7.1 Omdat de raad de klacht gedeeltelijk gegrond verklaart, moet verweerder op grond van artikel 46e, vijfde lid, Advocatenwet het door klager betaalde griffierecht van € 50 aan hem vergoeden.

7.2 Nu de raad een maatregel oplegt, zal de raad verweerder daarnaast op grond van artikel 48ac, eerste lid, Advocatenwet veroordelen in de volgende proceskosten:

a) € 50 reiskosten van klager,

b) € 1000 kosten van de Nederlandse Orde van Advocaten.

7.3 Verweerder moet het bedrag van € 50 aan reiskosten binnen vier weken nadat deze beslissing onherroepelijk is geworden betalen aan klager. Klager geeft tijdig zijn rekeningnummer schriftelijk door aan verweerder.

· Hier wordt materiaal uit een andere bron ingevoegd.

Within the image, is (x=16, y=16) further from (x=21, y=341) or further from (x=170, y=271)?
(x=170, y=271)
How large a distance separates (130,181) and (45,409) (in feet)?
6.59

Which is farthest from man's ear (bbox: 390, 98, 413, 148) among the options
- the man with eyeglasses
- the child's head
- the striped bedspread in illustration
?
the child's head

7.4 Verweerder moet het bedrag van € 1000 binnen vier weken nadat deze beslissing onherroepelijk is geworden, overmaken naar rekeningnummer IBAN:NL85 INGB 0000 079000, BIC:INGBNL2A, t.n.v. Nederlandse Orde van Advocaten, Den Haag, onder vermelding van “kostenveroordeling raad van discipline” en het zaaknummer.

BESLISSING

De raad van discipline:

- verklaart klachtonderdelen a), b), en d) gegrond;

- verklaart klachtonderdeel c) ongegrond;

- legt aan verweerder de maatregel van schorsing voor de duur van 4 weken op;

- bepaalt dat deze schorsing niet ten uitvoer zal worden gelegd tenzij de raad van discipline later anders mocht bepalen op de grond dat verweerder binnen de hierna te vermelden proeftijd zich opnieuw schuldig heeft gemaakt aan een in artikel 46 van de Advocatenwet bedoelde gedraging;

- stelt de proeftijd op een periode van 2 jaar, ingaande op de dag dat deze beslissing onherroepelijk wordt;

- veroordeelt verweerder tot betaling van het griffierecht van € 50 aan klager;

- veroordeelt verweerder tot betaling van de reiskosten van € 50 aan klager, op de manier en binnen de termijn als hiervóór bepaald in 7.3;

- veroordeelt verweerder tot betaling van de proceskosten van € 1000 aan de Nederlandse Orde van Advocaten, op de manier en binnen de termijn als hiervóór bepaald in 7.4;

-  bepaalt dat de in artikel 8a, derde lid, van de Advocatenwet bedoelde termijn wordt verkort tot 2 jaar.

Aldus beslist door mr. E.J. van der Molen, voorzitter, mrs. R. Lonterman en M. Middeldorp, leden, bijgestaan door mr. P.J. Verdam als griffier en uitgesproken in het openbaar op 7 januari 2019.

Griffier Voorzitter

Deze beslissing is in afschrift op 7 januari 2019 verzonden.